I hope this helps someone figure out what wrong and they in turn can fix the IE6/7 and Safari issues
It happens because of the document.write call. Here's some info on what's going on:
Writing After A Page Has Been Loaded
If document.write() is invoked after a page has finished loading, the entire static (non-script generated) content of a page will be replaced with the write method's parameter. This scenario is most often played out when the write method is invoked from an event handler - whether the method is in a function called by the event handler or alone inside the handler - because event handlers are triggered after a page has finished loading. This is important to know because static content replacement is not always the desired result. Another common scenario for content overwite has to do with writing content to a new window. In this case, the overwrite of blank page is the goal.
(source)
The solution I went with was to eliminate the document.write commands, and replace the content of a div instead.
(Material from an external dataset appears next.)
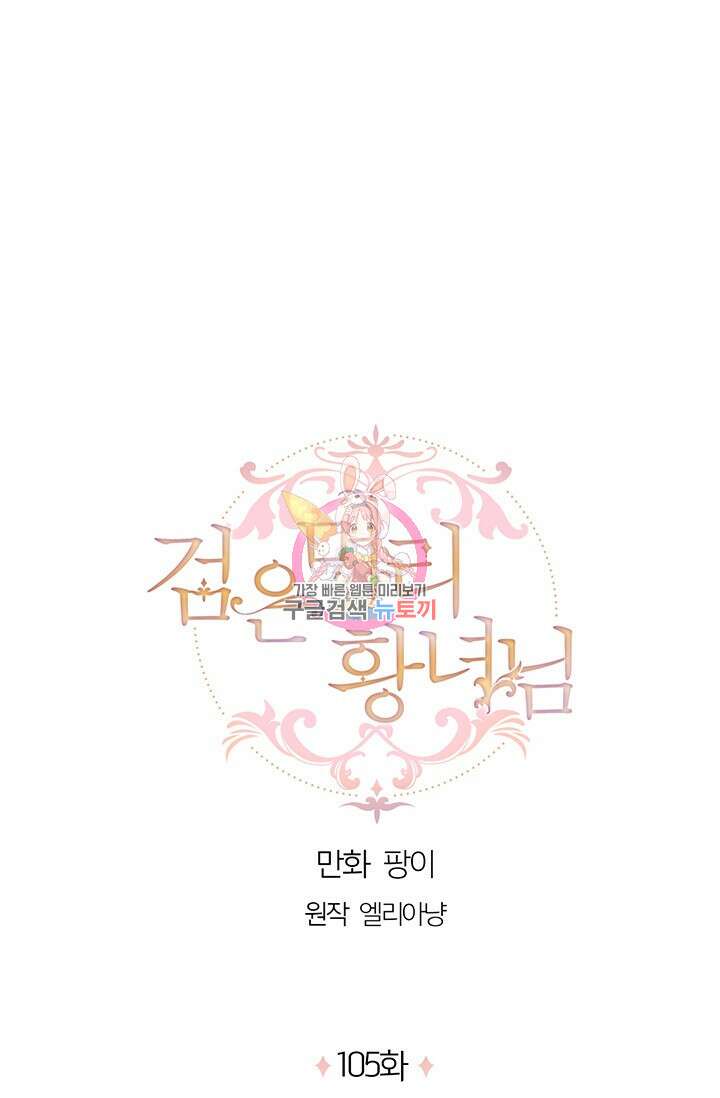검은머리 황녀님 105화 1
If you're loading an external script, and have no control over it, you can replace the document.write function with your own. It's discussed here:
http://www.webxpertz.net/forums/showthread.php?threadid=11658
Hope that helps someone out there!
Replacing document.write is the way to go. This is shameless self promotion, but if you have a non-trivial case, writeCapture.js handles all the edge cases.
I would first check the response of that script source, maybe something in that causes the unwanted behavior.
I am experiencing the EXACT same behaviour and spent some frustrating hours last night trying to figure out what the problem was and searching for answers to no avail. I'm surprised this is mentioned anywhere in the jquery docs as it seems like a plausible problem not some crazy never-to-be-encountered bug.
Anyway, here's my story in case anyone searches for something related.
I have a jquery enabled page that loads some content into a div using $.ajax(), it all works perfectly. What I needed to do was include one of those twitter retweet buttons that shows a count and enables you to tweet about the content on the page. To do this a simple piece of javascript from them should be included on the page.
<script type="text/javascript" src="http://www.retweet.com/static/retweets.js"></script>
So in theory, that script tag should be returned in the ajax call and jquery should execute it and include the result of it, as I specified the data type as html in the $.ajax() call.
The external script on closer inspection does:
if(!url)
{
var url=window.location.href;
}
if(!size)
var size="big";
var height="75";
var width="54"
if(size=="small")
{
height="22";
width="120";
}
if(!username)
var username="none";
url=url.replace("?", "*");
var src="http://www.retweet.com/widget/button/"+size+"/"+username+"/"+url;
document.write('<iframe src="'+src+'" height="'+height+'" width="'+width+'" frameborder="0" scrolling="no"></iframe>');
Which obviously bombs out on the document.write.
Tonight i'll try the methods in this post and see if they work, thanks for the info.